George is afraid to dream. He has good reasons: he doesn't want to change the world.
The main character of Ursula K. LeGuin'sThe Lathe of Heaven, George Orr, is a simple man from the year 2002. He is a blue collar worker from a middle class life with his 8 1/2 x 11 foot apartment with a balloon bed, pull-out stove, and a communal bathroom down the hall.
But he is far from typical. When George goes to bed, there is a chance the world will be different when he wakes up.
George's dreams are not prophetic. His dreams actually change reality.
George gives this example of the first time he remembers it happening: When he was 17, his aunt lived with George and his family. She repeatedly tried to seduce George. One night George had a dream that his aunt was killed in an accident in Los Angeles. George woke to find that she had indeed been killed... six weeks earlier. Only George remembered that she had been alive and living with his family, but he also remembered how she had died. Everyone else believed she had been dead for six weeks.
He has had other terrible dreams, such as nuclear explosions, deadly plagues, and the end of the world. He has also had dreams that brought the world back from these cataclysmic events. As a result of his fear to dream, George tries taking medications. He is caught when he overdoses and is referred to a psychiatrist, Dr. Haber, who is an oneirologist (a dream specialist), for Voluntary Therapeutic Treatment. Needless to say, Haber does not believe George's claims when he tells him about his "effective dreams."
Haber is able to put George to sleep by hypnosis, a common practice, and with the help of an experimental device he is able to induce a dreaming state. He instructs George to have an "effective dream." Things around George change, but Haber pretends not to notice these changes. George knows he does.
As George continues to see Haber for therapy, he realizes Haber is trying to change the world. Thinking his rights are being violated, George finds a lawyer who agrees to witness a session. Heather Lelache, the lawyer, and George team up after she witnesses and "effective dream" in order to save the world form George's dreams and to save George himself.

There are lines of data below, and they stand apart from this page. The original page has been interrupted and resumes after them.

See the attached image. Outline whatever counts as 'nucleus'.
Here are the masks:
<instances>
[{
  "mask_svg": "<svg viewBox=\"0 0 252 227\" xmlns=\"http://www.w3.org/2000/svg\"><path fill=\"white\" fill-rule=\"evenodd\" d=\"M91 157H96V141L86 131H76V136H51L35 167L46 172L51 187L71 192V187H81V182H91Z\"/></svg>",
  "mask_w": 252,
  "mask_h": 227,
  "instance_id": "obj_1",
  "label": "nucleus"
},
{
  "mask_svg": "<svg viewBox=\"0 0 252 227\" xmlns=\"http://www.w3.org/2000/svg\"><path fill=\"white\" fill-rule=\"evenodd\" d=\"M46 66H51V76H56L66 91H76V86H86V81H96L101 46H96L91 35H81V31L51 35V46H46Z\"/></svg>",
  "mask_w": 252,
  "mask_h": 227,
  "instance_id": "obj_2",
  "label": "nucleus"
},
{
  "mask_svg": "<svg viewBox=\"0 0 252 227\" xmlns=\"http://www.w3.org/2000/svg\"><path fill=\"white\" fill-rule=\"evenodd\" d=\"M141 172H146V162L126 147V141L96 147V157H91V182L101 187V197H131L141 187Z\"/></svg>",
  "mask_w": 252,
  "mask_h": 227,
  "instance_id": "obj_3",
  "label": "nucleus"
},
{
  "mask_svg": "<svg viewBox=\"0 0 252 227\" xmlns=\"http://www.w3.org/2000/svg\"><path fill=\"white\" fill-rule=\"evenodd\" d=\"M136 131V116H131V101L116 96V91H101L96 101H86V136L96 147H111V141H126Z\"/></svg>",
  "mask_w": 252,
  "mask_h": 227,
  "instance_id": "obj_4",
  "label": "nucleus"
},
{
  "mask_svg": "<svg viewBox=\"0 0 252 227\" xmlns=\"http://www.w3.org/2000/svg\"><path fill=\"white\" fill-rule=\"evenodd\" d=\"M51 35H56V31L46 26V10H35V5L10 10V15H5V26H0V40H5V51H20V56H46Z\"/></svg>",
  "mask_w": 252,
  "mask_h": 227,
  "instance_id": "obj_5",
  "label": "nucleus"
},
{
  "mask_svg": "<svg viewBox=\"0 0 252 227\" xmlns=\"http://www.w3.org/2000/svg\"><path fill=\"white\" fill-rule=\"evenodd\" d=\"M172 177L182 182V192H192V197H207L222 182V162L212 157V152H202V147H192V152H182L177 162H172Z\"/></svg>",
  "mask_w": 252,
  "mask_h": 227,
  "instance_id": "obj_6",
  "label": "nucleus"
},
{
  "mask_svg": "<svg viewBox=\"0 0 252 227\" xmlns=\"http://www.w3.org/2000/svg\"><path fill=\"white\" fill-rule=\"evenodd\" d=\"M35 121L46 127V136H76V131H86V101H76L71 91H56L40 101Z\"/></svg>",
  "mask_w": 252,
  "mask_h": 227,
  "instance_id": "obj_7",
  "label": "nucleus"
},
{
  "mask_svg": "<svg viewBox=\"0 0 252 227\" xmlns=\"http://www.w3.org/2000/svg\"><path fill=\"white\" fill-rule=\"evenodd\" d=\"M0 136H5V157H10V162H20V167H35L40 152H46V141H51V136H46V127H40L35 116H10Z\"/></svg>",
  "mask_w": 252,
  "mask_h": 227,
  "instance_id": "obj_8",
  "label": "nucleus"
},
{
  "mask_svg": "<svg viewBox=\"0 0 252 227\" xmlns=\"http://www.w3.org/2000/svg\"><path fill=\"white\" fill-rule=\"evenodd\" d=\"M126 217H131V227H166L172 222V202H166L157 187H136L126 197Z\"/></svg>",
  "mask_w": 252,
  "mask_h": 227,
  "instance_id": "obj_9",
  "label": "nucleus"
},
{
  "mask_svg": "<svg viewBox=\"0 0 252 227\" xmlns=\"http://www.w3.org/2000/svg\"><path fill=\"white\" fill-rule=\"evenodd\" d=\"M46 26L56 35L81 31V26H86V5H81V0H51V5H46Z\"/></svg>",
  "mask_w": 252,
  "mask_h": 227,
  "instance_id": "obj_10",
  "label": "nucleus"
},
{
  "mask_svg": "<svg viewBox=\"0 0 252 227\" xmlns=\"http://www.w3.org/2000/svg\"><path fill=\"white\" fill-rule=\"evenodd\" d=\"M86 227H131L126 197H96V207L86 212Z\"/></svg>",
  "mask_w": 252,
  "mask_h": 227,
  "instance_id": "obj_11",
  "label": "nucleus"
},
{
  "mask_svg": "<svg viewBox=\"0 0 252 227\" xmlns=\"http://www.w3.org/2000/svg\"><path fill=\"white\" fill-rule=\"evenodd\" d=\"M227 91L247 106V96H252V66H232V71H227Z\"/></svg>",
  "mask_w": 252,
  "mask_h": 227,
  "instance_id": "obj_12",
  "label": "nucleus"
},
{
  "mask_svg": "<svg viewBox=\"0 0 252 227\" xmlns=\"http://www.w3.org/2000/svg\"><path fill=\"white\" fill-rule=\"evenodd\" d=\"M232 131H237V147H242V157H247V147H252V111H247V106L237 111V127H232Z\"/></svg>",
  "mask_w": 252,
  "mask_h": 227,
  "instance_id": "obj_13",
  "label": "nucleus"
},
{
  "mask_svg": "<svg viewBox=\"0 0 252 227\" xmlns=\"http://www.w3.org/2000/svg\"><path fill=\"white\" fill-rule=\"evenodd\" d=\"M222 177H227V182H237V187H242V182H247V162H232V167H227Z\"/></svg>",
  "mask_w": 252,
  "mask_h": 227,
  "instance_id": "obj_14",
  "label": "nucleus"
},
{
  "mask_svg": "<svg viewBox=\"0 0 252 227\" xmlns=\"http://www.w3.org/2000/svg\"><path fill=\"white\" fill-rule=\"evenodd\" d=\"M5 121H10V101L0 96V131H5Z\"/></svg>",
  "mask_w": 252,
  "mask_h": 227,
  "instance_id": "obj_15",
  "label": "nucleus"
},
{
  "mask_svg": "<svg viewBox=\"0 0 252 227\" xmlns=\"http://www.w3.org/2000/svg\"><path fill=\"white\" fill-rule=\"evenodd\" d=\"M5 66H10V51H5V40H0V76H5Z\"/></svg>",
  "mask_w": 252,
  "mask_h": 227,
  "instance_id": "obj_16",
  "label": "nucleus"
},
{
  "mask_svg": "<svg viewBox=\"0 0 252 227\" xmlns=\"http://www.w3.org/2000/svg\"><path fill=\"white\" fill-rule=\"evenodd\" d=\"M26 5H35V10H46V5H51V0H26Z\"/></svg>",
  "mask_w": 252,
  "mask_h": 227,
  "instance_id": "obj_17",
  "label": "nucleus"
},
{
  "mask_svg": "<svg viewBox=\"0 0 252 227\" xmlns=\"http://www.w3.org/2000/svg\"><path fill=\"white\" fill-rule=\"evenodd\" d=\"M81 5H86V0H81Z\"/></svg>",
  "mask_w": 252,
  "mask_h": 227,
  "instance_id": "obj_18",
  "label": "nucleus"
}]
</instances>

After sending the world on a wild roller-coaster ride, Haber, George, and Heather nearly destroy the earth through a series of disastrous mistakes and are unable to restore it to how it should have been.
The Lathe of Heaven was made into a made-for-television movie for PBS in the 1970's. Both the film and the book received excellent reviews and were called "rare and powerful" by the New York Times. The book itself won the Hugo and Nebula Awards, two awards given to the best books related to science fiction. Though the book is a little out of date by today's standards (it was written in 1971), it is definitely worth reading since it is extremely thought provoking and shows us what our future has a potential of being.